**Tasks and exercises:**
a) Could you translate this sentence from the DNS passage below into Spanish: "Resolvers should recognize that the name they queried for was a bad name and should stop querying further."
b) Will you carry on the DNS passage below, picking up right after its final sentence and not the items that follow it?

═════ Passage to read

It does, however, not follow the RFCs with respect to interpretation of a 0 TTL value. If a record has a TTL value of 0 seconds, BIND uses the minimum TTL value, for that zone, from the SOA record and caches it for that duration. This, though it saves some traffic on the wide-area network, is not correct behavior.
This bug is very similar to the Zero Answer bug. A server returns an authoritative NXDOMAIN when the queried name is known to be bad, by the server authoritative for the domain, in the absence of negative caching. This authoritative NXDOMAIN response is usually accompanied by the SOA record for the domain, in the authority section.
Resolvers should recognize that the name they queried for was a bad name and should stop querying further.
Some resolvers might, however, not interpret this correctly and continue to query servers, expecting an answer record.
Some applications, in fact, prompt NXDOMAIN answers! When given a perfectly good name to resolve, they append the local domain to it e.g., an application in the domain "foo.bar.com", when trying to resolve the name "usc.edu" first tries "usc.edu.foo.bar.com", then "usc.edu.bar.com" and finally the good name "usc.edu". This causes at least two queries that return NXDOMAIN, for every good query. The problem is aggravated since the negative answers from the previous queries are not cached. When the same name is sought again, the process repeats.
Some DNS resolver implementations suffer from this problem, too. They append successive sub-parts of the local domain using an implicit searchlist mechanism, when certain conditions are satisfied and try the original name, only when this first set of iterations fails. This behavior recently caused pandemonium in the Internet when the domain "edu.com" was registered and a wildcard "CNAME" record placed at the top level. All machines from "com" domains trying to connect to hosts in the "edu" domain ended up with connections to the local machine in the "edu.com" domain!

══════════
═════ Data excerpts

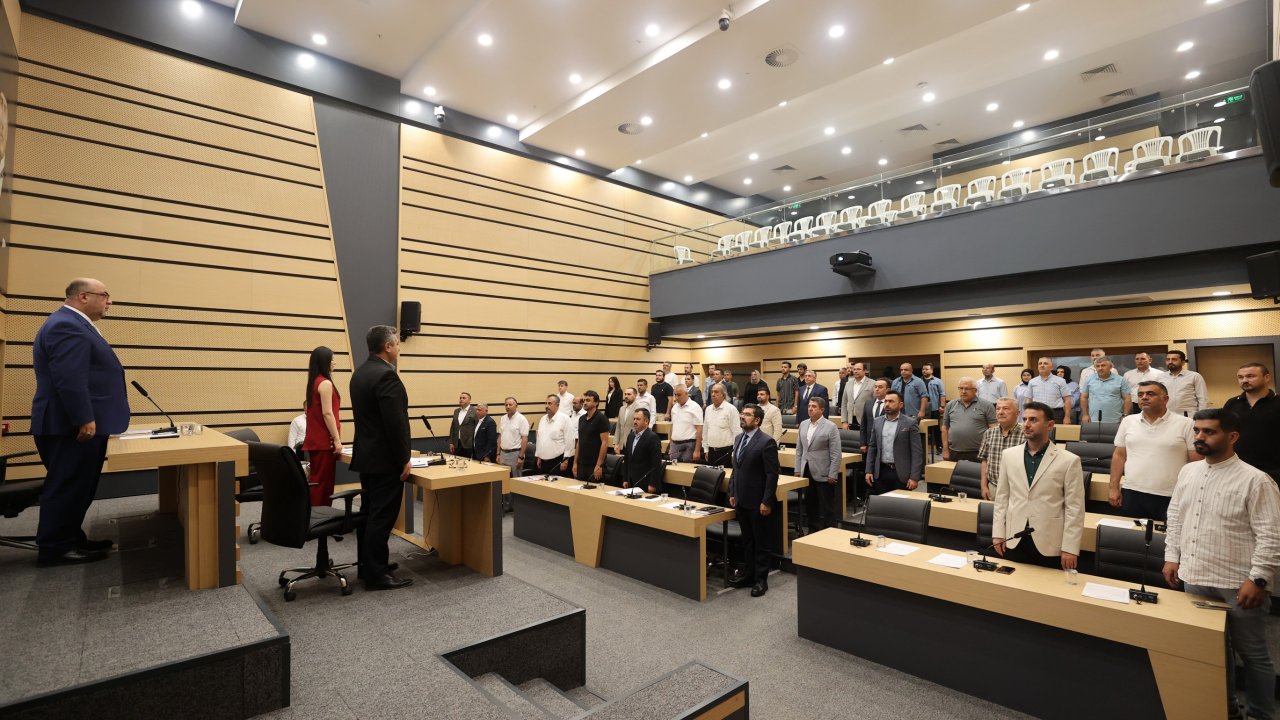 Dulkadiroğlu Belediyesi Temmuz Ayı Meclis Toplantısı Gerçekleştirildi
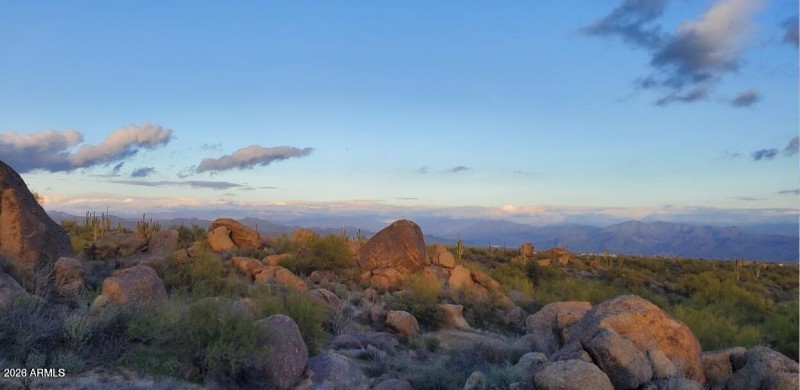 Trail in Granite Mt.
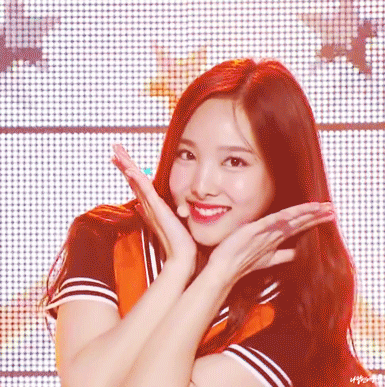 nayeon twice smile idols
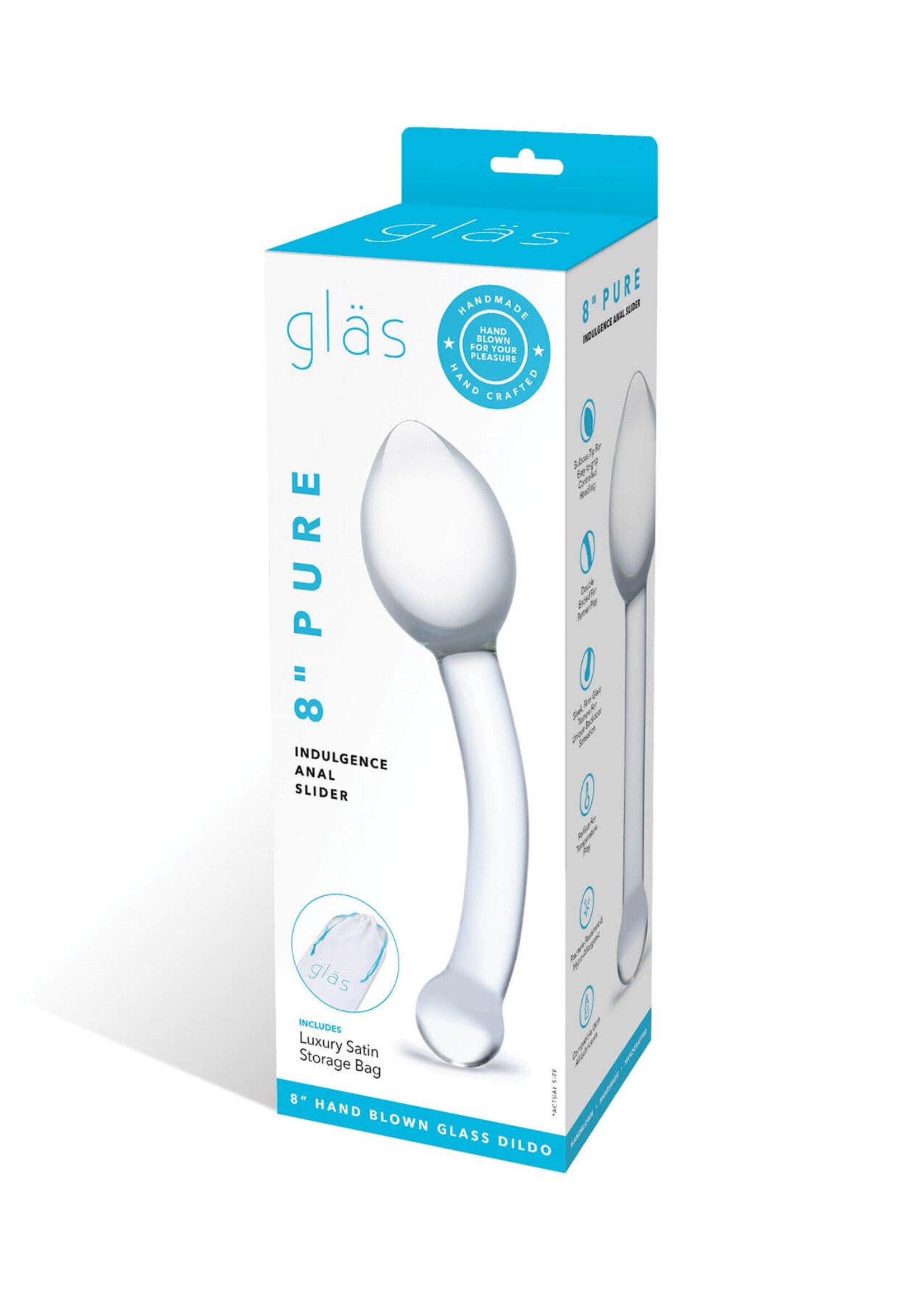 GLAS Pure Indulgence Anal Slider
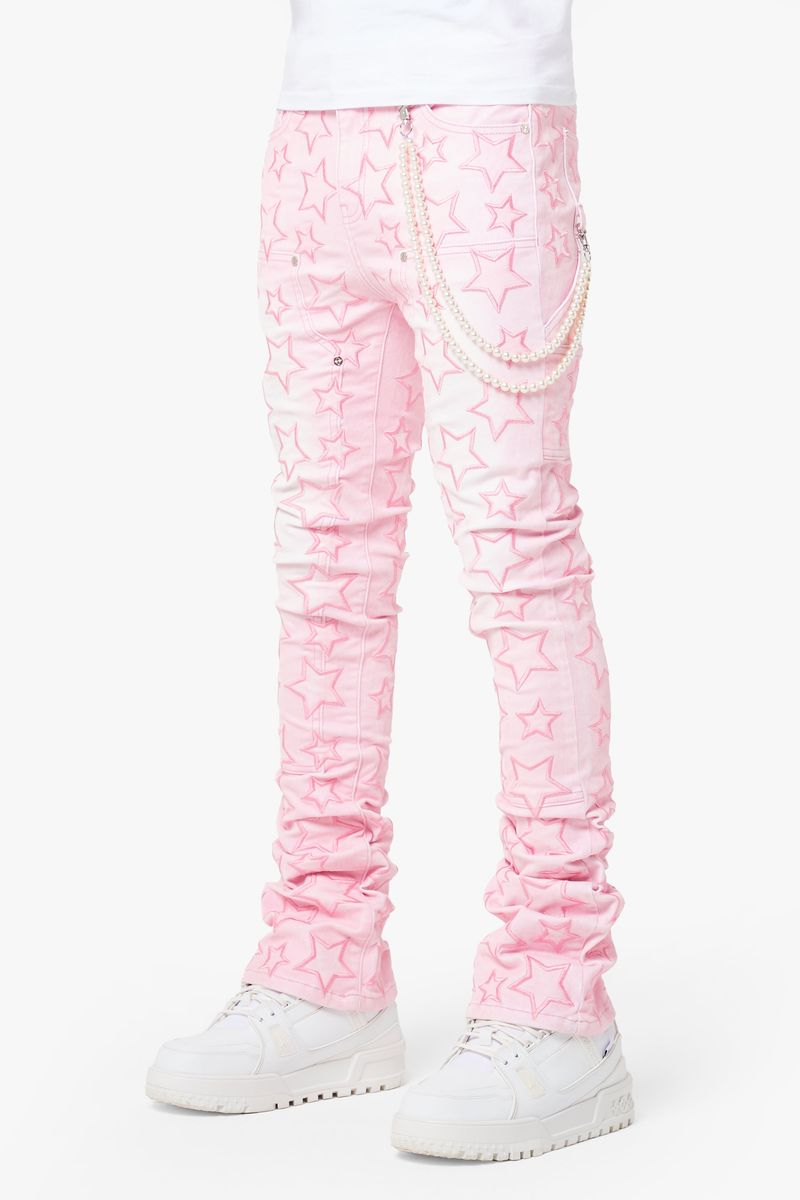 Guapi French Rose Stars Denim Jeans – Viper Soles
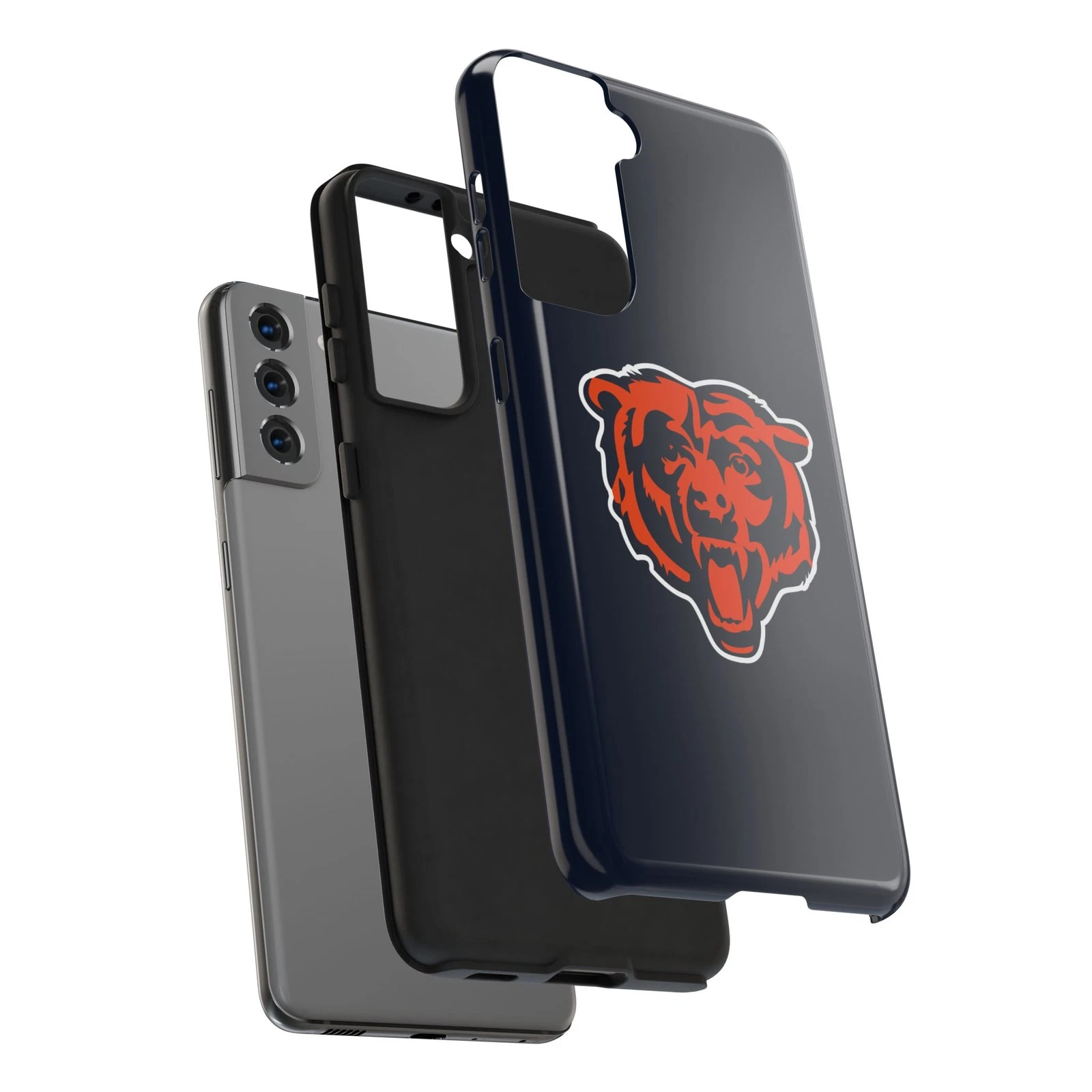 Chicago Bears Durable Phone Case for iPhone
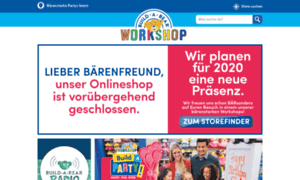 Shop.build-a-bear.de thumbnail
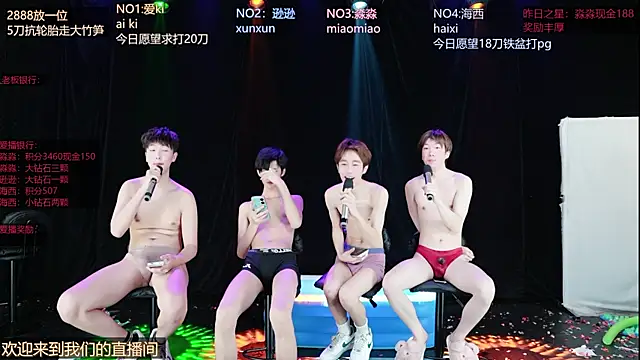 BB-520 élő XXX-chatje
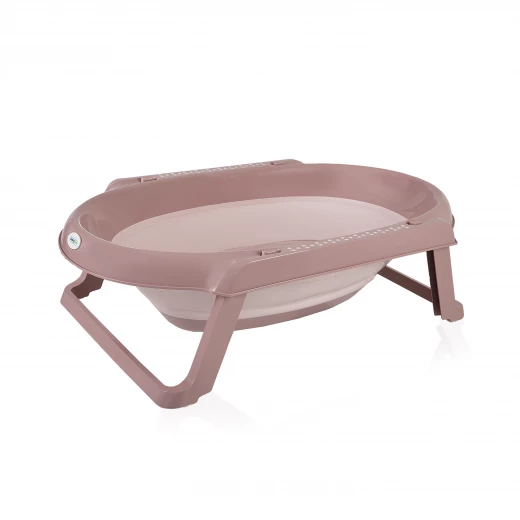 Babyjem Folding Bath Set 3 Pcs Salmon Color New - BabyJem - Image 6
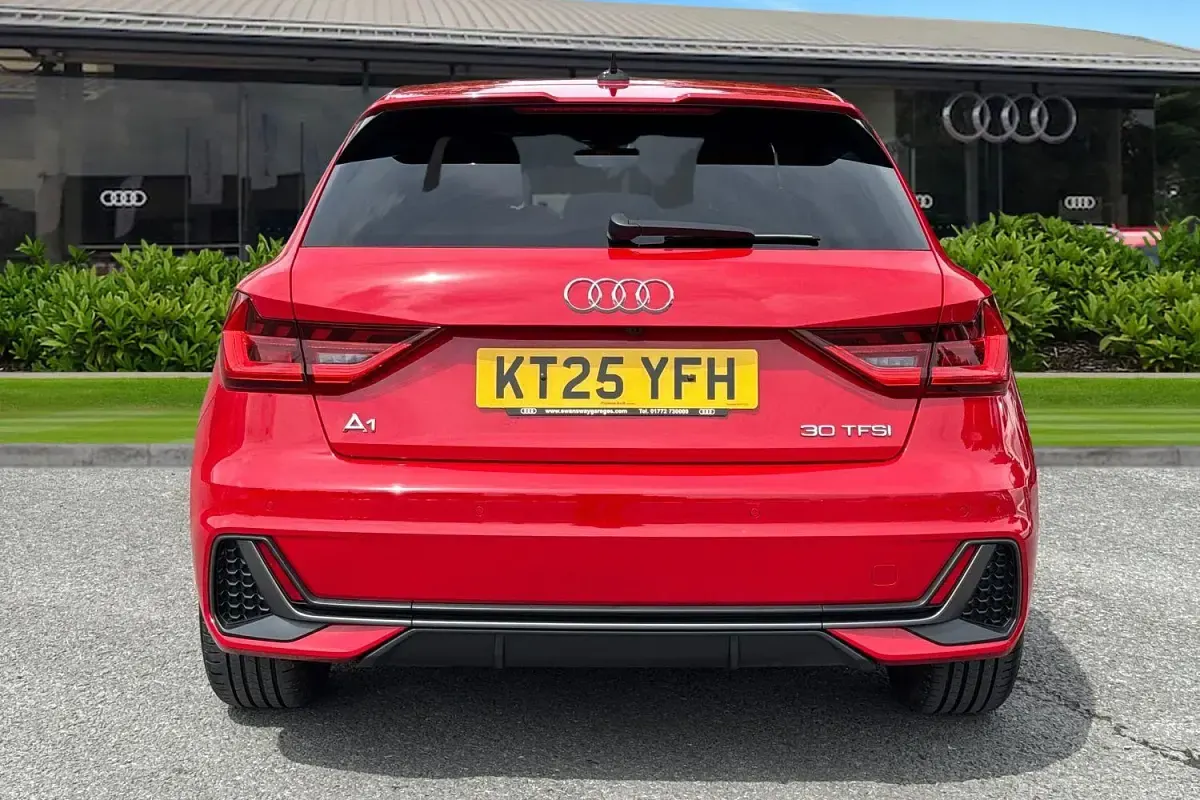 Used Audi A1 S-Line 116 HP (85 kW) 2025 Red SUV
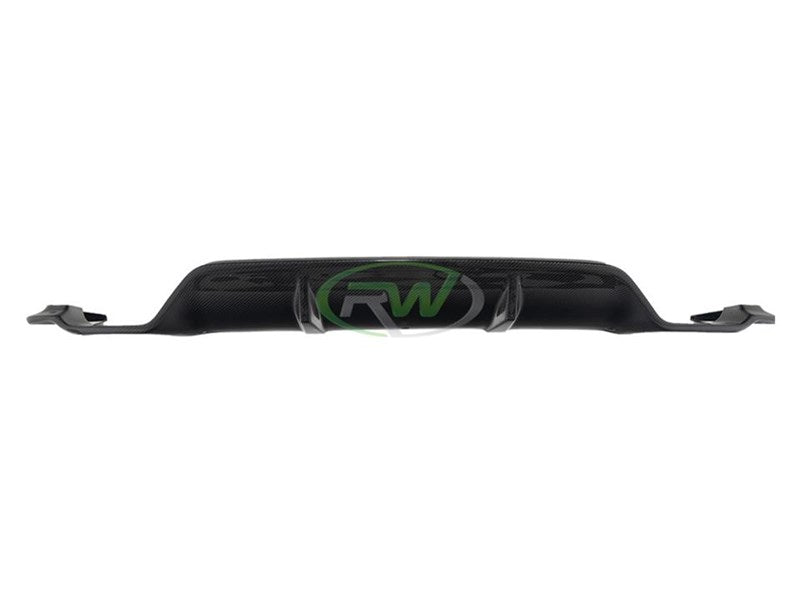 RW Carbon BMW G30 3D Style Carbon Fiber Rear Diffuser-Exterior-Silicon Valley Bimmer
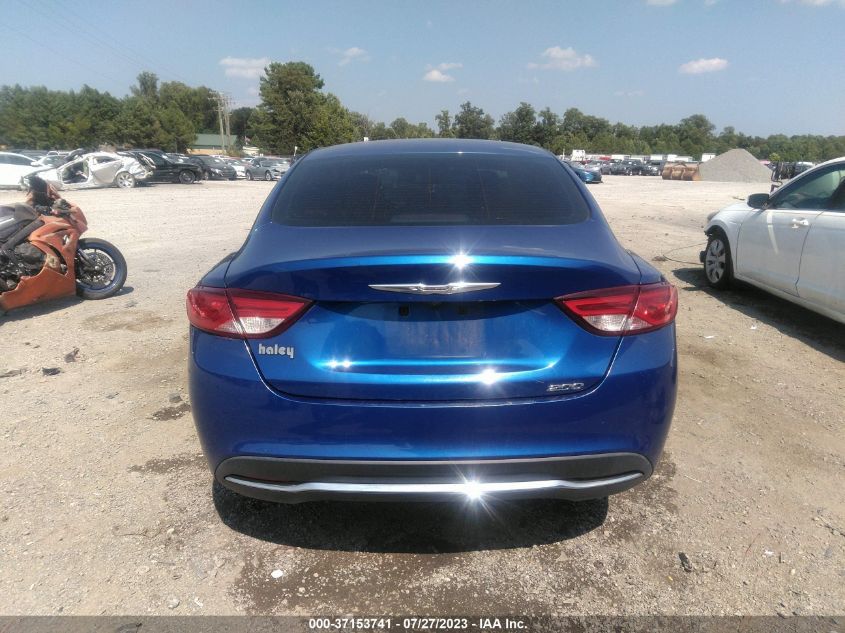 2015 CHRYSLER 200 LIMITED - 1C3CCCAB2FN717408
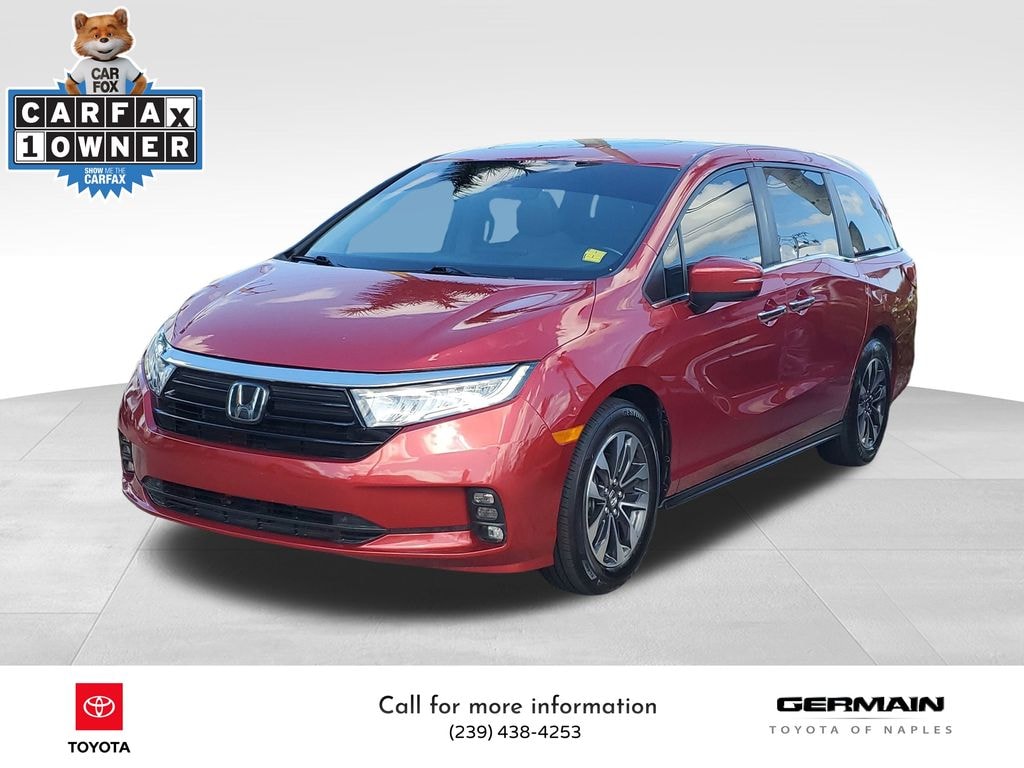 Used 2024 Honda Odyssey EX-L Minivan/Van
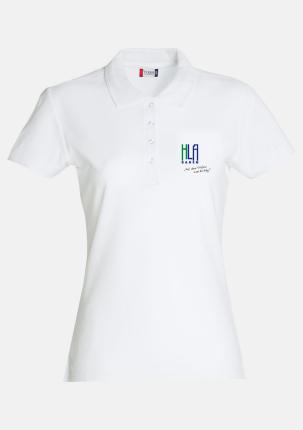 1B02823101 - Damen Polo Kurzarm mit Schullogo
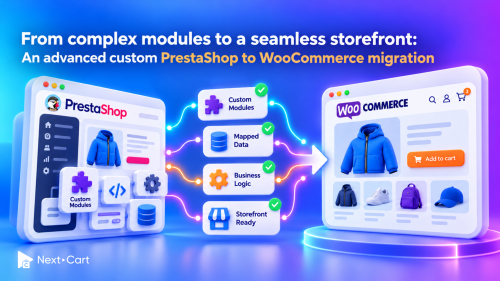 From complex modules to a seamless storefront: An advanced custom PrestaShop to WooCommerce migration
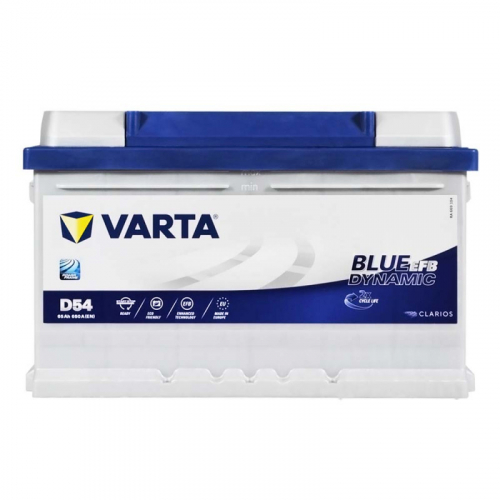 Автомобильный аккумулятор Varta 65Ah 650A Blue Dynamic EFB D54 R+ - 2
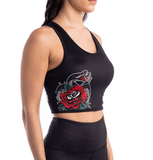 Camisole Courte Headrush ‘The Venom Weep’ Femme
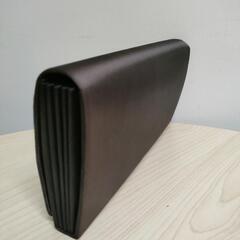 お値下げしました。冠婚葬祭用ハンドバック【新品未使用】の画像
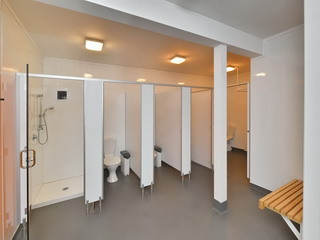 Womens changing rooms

══════════

**Outputs in order:**
a) Los resolutores deberían reconocer que el nombre que consultaron era un nombre incorrecto y deberían dejar de seguir consultando.

b)
Some local versions of BIND already implement negative caching. They typically cache negative answers with a very small TTL, sufficient to answer a burst of queries spaced close together, as is typically seen.
The next official public release of BIND (4.9.2) will have negative caching as an ifdef'd feature.
The BIND resolver appends local domain to the given name, when one of two conditions is met:
The flags RES_DEFNAME and RES_DNSRCH are default resolver options, in BIND, but can be changed at compile time.
Only if the name, so generated, returns an NXDOMAIN is the original name tried as a Fully Qualified Domain Name. And only if it contains at least one period.
Associated with the name error bug is another problem where a server might return an authoritative NXDOMAIN, although the name is valid. A secondary server, on start-up, reads the zone information from the primary, through a zone transfer. While it is in the process of loading the zones, it does not have information about them, although it is authoritative for them. Thus, any query for a name in that domain is answered with an NXDOMAIN response code. This problem might not be disastrous were it not for negative caching servers that cache this answer and so propagate incorrect information over the internet.
BIND apparently suffers from this problem.
Also, a new name added to the primary database will take a while to propagate to the secondaries. Until that time, they will return NXDOMAIN answers for a good name. Negative caching servers store this answer, too and aggravate this problem further. This is probably a more general DNS problem but is apparently more harmful in this situation.
Some resolvers issue query packets that do not necessarily conform to standards as laid out in the relevant RFCs. This unnecessarily increases net traffic and wastes server time.
Security issues are not discussed in this memo.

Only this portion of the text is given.